Other topics of interest: Sustainability, a key factor in the packaging of fruit and vegetable products


 

The recycled content in packaging has grown by 22% in the last two years and, on top of that, the consumption of single-use plastics will have been reduced by at least 1.1 million tonnes by 2025. This also represents a CO2 saving equivalent to taking more than 350,000 cars off the road.

 

Source: Ellen MacArthur Foundation 
The Global Commitment 2020 Progress Report

 

However, there is still work to be done, and it needs to be done fast, to achieve the goals set by the European Union for 2025. Also, some signatories of the New Plastic Economy must match their results with other participants who have achieved a better performance.

 

The effects of COVID-19

 

However, the effects of the COVID-19 pandemic cannot be ignored. This situation has further exposed the drawbacks of continuing with a linear economy and highlighted the urgent need to rethink how we produce, use and reuse plastics.
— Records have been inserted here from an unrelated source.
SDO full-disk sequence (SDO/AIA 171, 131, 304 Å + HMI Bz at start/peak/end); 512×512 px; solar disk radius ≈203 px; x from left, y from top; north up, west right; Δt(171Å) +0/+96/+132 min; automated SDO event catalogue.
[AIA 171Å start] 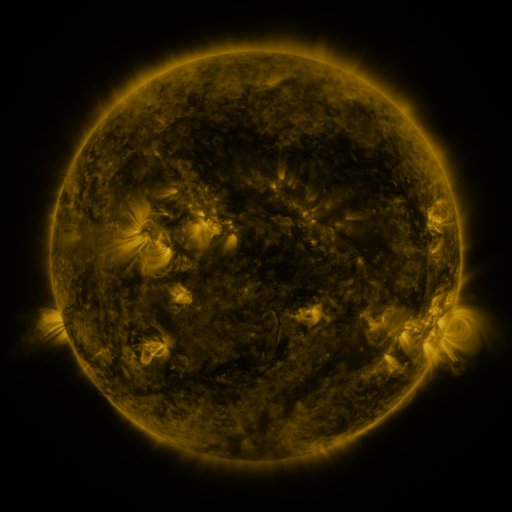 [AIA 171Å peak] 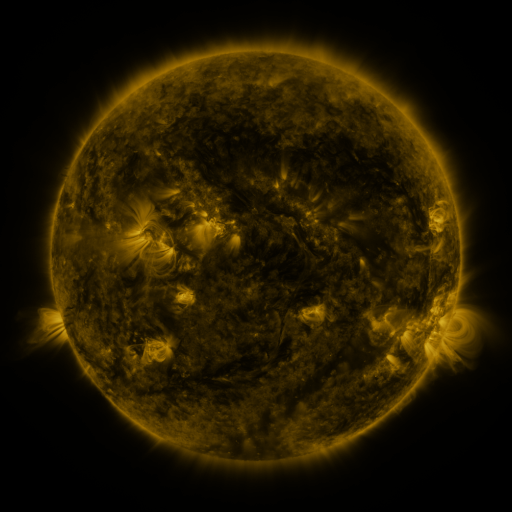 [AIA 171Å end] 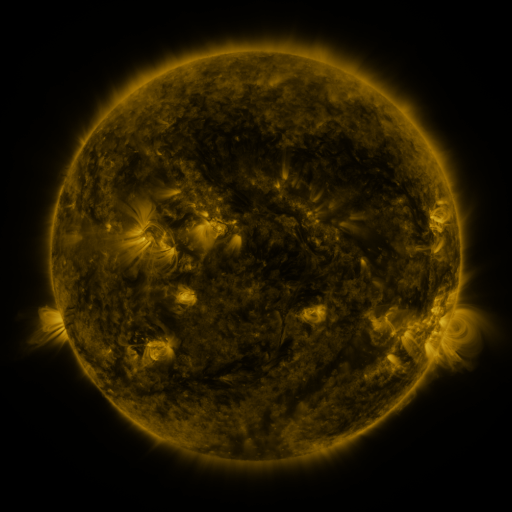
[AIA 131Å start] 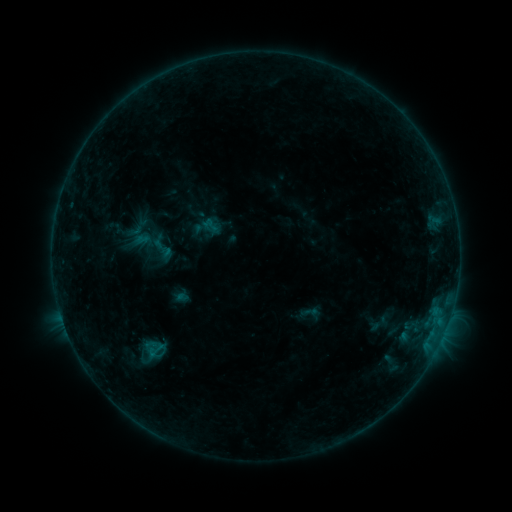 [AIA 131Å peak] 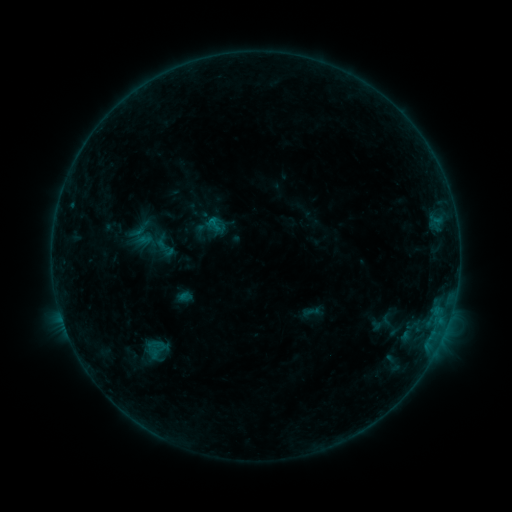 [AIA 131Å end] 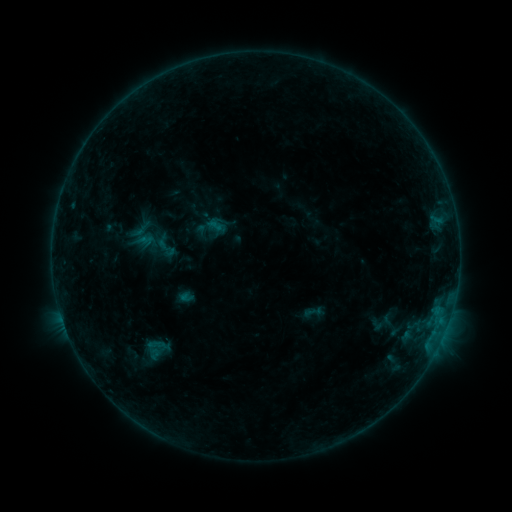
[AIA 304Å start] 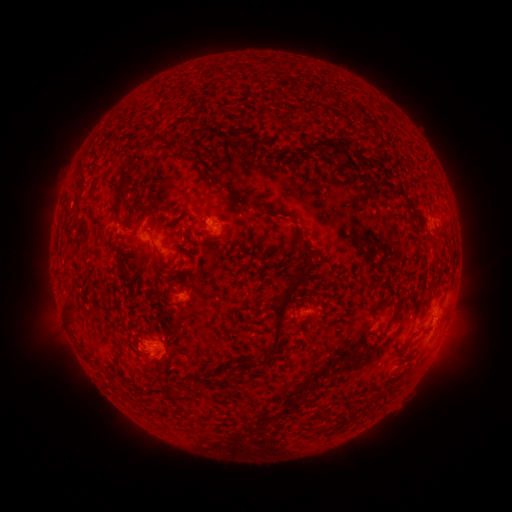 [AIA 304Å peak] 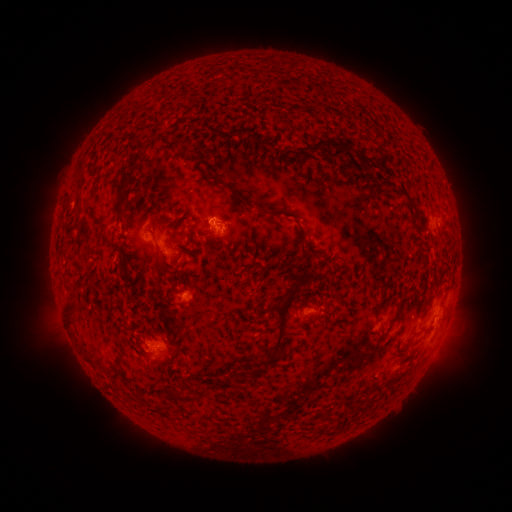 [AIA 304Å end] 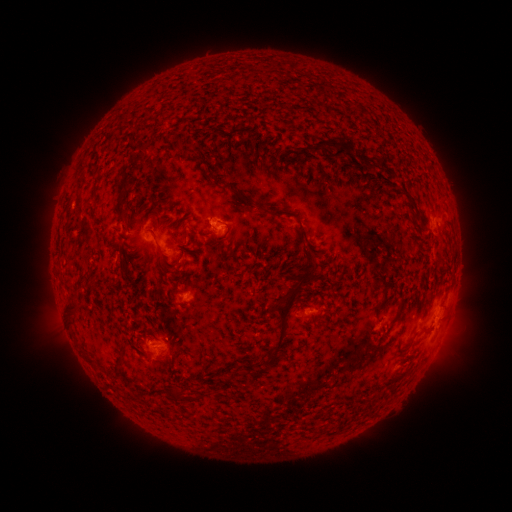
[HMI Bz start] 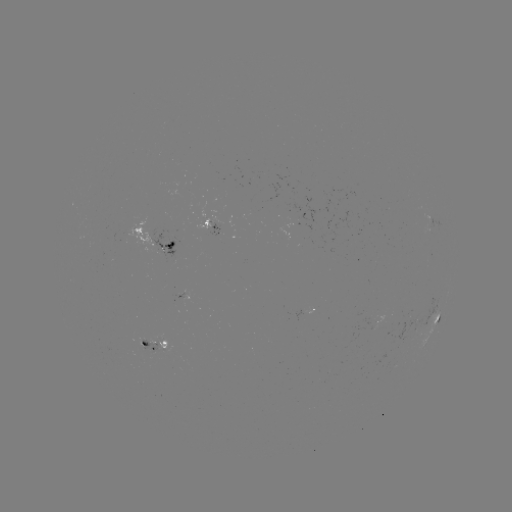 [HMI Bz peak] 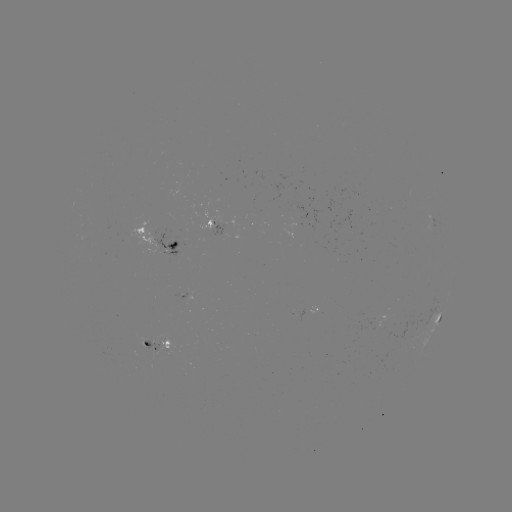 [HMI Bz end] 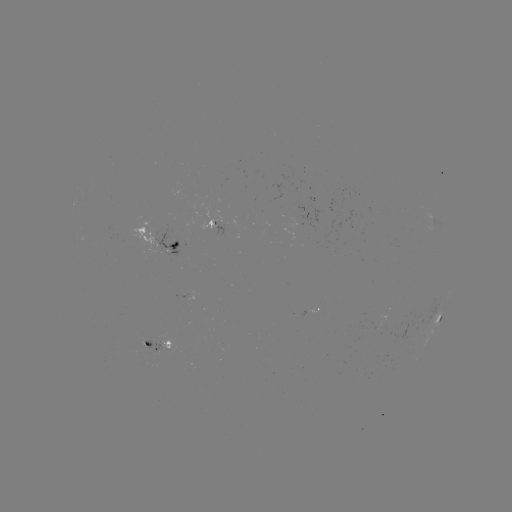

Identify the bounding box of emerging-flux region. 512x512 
[377, 316, 386, 332].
There has been, for example, higher demand of take-out food containers and bubble wrap – most of which are non-recyclable – and the slow-down or reversal of policies aimed at reducing single-use plastic products.

 

A circular economy is not only an opportunity to tackle plastic pollution at its source, but also to build a more resilient and regenerative economy, helping to restore the environment, create jobs and benefit society.

 


Other issues of interest: Technologies to curb climate change will shape the future


 

This crisis has also highlighted the speed with which the world can mobilise change, as demonstrated by digitisation, for example. And therefore, the economic recovery plans are a great opportunity to implement the necessary measures around plastic pollution and ensure a sustainable and circular recovery.